(ACTIVITIES):
#1 According to the passage on recreational therapy credentials, how many states currently require a Recreation Therapist to be licensed in order to practice?
#2 Name every type of credential that the passage on recreational therapy credentials says regulates recreational therapy practice.
#3 Please extend the passage on recreational therapy credentials, picking up right after its final sentence.

Credentialing bodies regulate what various professionals can and can’t do.

There are three types of credentials regulate recreational therapy practice.

  • Registration: This is simply a list of people in a given state or area who are allowed to practice or are currently practicing.
  • Certification requires a bit more than registration. Certification is still voluntary process. It is not required by law for a person to have certification to practice in rec therapy. However, many hospitals and agencies may require national certification. Some agencies may hire an individual with certification over a person who does not have it. Currently, recreation therapy certification is earned through the National Council for Therapeutic Recreation Certification (NCTRC). Those who have met standards are allowed to be recognized as “Certified Therapeutic Recreation Specialists.”
  • Licensure is the highest form of regulation. This is where a person is required by law to have a license in order to practice. Four states currently require a Recreation Therapist to be licensed in order to practice.

 

Why do we want to regulate our own?

Who else will do it if we, recreation therapists don’t regulate our practice? Would we want this left up to allied professionals like social workers, nurses, speech therapists, teachers, etc.? I don’t think so.

I believe we, recreation therapists are best suited to regulate our own profession.

 

Who else requires a license?

Everyone else is doing it! That may give some social proof.

Here are some professions that require license in most states (if not all states)

Teachers, physical therapists, occupational therapists, speech therapists, mental health counselors, psychologists,  social workers, physicians, psychiatrists, Dieticians, Respiratory therapists.

Food handlers in West Virginia require a license.

Hairdressers in West Virginia require a license.

 

Some activities require a license:

Example: Driving a vehicle requires a license.

[Stored items]

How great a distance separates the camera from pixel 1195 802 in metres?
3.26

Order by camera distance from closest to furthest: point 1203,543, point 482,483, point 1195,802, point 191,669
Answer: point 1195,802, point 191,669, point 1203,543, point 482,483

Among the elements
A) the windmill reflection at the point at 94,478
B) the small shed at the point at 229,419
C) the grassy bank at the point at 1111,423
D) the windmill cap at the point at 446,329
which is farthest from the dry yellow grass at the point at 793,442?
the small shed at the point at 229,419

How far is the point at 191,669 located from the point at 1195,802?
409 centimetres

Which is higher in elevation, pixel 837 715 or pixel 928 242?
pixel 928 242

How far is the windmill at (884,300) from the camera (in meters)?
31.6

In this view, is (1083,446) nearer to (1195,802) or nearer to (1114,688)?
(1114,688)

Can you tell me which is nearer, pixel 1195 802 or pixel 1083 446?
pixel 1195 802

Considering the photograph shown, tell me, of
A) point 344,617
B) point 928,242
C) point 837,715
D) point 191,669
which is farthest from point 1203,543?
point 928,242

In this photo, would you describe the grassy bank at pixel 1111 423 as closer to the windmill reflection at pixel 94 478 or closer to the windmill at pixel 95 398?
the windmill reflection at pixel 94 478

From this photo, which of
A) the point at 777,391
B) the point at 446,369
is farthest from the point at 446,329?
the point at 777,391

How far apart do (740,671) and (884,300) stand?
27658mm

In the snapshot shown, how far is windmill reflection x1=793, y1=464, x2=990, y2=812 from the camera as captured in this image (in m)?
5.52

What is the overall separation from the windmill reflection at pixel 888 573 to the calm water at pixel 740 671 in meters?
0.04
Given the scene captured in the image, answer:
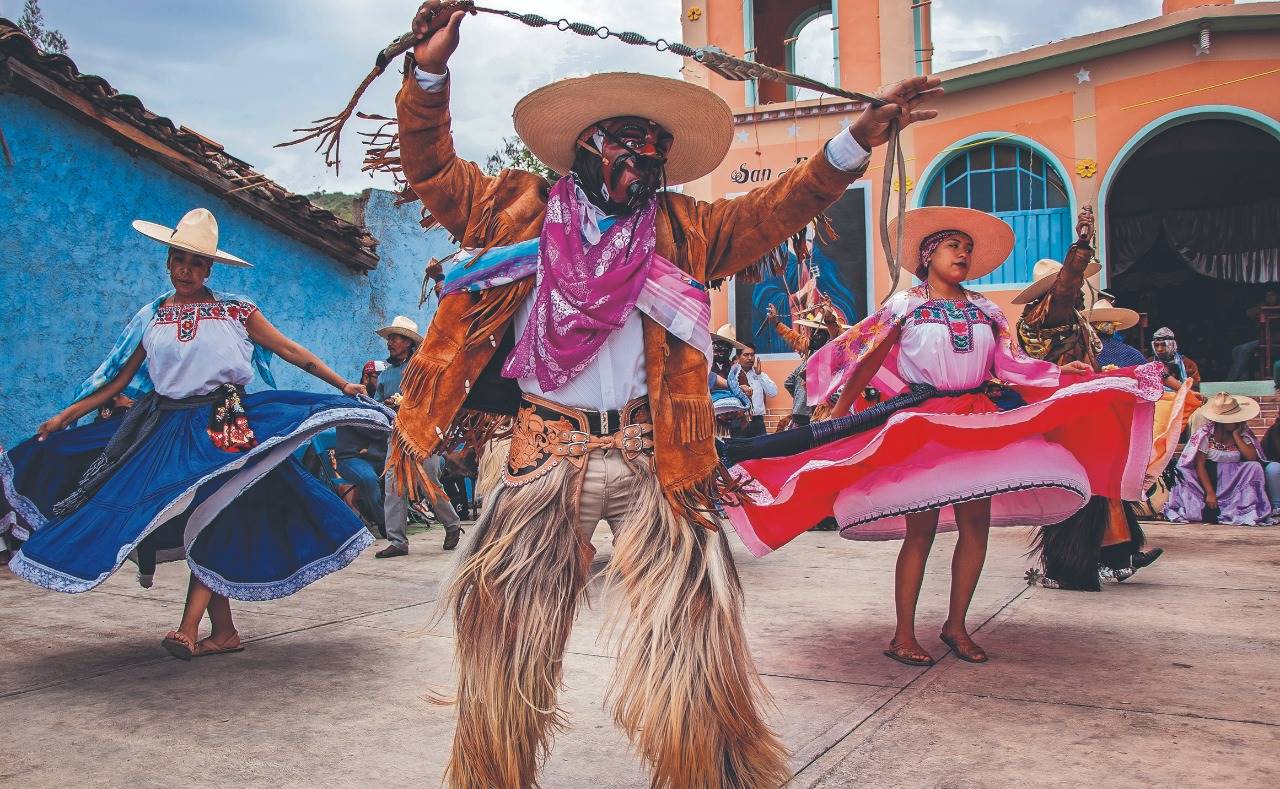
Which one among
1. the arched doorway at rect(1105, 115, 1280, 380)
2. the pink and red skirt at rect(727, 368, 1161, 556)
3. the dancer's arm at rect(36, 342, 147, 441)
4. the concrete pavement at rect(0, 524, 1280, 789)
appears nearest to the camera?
the concrete pavement at rect(0, 524, 1280, 789)

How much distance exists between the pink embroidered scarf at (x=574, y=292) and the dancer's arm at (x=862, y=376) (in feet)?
6.96

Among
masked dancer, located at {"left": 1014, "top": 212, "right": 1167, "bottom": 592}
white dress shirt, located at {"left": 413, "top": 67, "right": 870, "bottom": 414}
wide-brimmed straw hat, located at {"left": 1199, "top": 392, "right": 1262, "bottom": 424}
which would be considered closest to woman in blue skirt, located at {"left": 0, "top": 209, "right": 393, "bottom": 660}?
white dress shirt, located at {"left": 413, "top": 67, "right": 870, "bottom": 414}

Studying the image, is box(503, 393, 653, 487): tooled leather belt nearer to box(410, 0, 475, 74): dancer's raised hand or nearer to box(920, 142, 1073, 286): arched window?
box(410, 0, 475, 74): dancer's raised hand

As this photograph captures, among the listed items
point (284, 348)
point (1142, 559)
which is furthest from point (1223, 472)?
point (284, 348)

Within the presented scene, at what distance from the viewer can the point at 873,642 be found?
200 inches

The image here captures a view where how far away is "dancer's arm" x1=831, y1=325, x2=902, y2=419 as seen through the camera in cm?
486

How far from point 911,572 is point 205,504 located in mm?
3195

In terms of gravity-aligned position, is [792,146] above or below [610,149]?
above

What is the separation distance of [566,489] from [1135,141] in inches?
591

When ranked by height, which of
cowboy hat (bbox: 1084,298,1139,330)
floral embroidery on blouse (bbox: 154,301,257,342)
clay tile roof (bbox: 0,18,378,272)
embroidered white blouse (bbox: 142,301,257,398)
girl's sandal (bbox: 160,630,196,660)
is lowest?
girl's sandal (bbox: 160,630,196,660)

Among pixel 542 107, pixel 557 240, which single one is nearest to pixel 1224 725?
pixel 557 240

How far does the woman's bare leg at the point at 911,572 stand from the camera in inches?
185

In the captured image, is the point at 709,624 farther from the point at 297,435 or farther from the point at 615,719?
the point at 297,435

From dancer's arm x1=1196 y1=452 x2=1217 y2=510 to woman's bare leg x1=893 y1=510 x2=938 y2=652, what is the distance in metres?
7.96
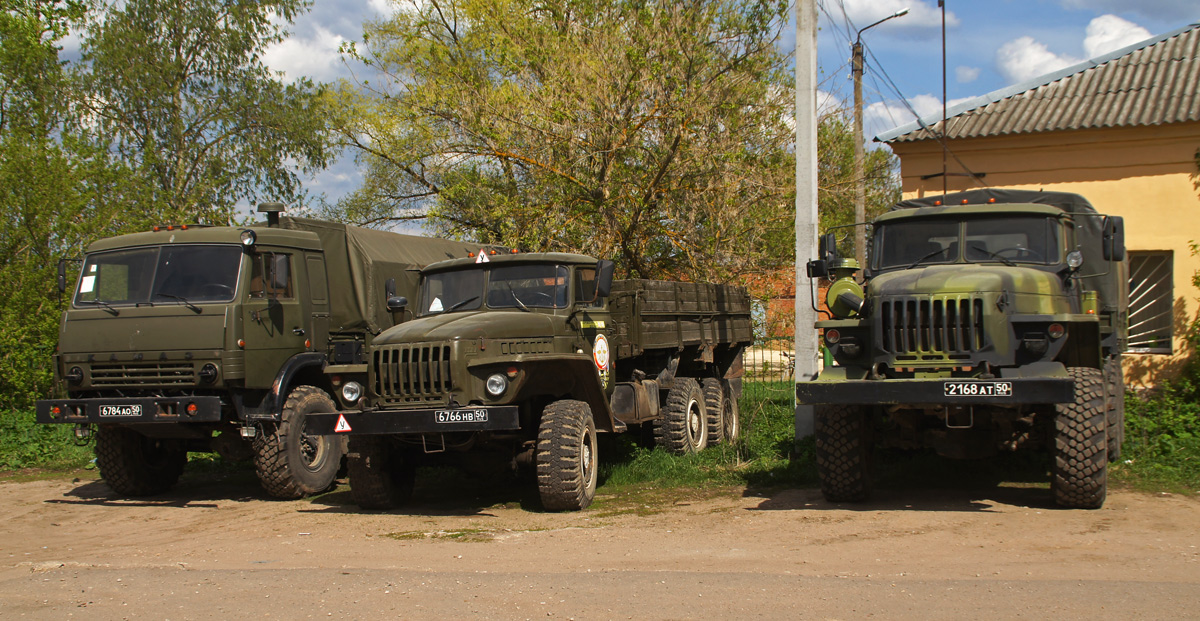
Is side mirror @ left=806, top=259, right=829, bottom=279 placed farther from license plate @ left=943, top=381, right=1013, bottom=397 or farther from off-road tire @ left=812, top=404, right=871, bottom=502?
license plate @ left=943, top=381, right=1013, bottom=397

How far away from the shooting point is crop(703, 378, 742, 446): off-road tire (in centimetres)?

(ANSWERS BELOW):
#1 Four states.

#2 Registration, certification, and licensure.

#3
 

However, Recreation Therapy doesn’t require a license to practice in most areas and that is disturbing.

 

What is the number one goal of licensure?

The purpose of licensure is to protect the public.

A person with a license has met minimum qualifications to practice their profession. A license says they are legally allowed to practice.

  • Would you want to be treated by a physician who has not met the strenuous requirements for licensure? No. Why? Someone might get seriously hurt or die.
  • Would you want to be treated by a nurse who has not met requirements for licensure? No. Someone might get seriously hurt or die.

 

Licensing drivers is to protect the public. If a person is too visually impaired, has seizures are not licensed to drive. A person can have her (or his) licensed revoked if she (or he) has had too many tickets or a Driving under the Influence (DUI). This protects the public so innocent people won’t get hurt.

 

An unlicensed person could cause harm.

My personal belief: most people are good people who want to do good stuff in the world. However, competencies are required to do certain professions.

I can admit that I’m not competent to be a physician. I’ve not been to medical school. I’ve not trained. I’ve not been through their testing. I know I’m not able to be a physician. Am I a good person? I like to think so. Does being a good person mean competent to practice? Nope.

 

 

Care and nursing care are different.

Physical fitness and physical therapy are different.

Breathing and respiratory therapy are different.

Talking and speech therapy are different.

Recreation and recreation therapy are different, too.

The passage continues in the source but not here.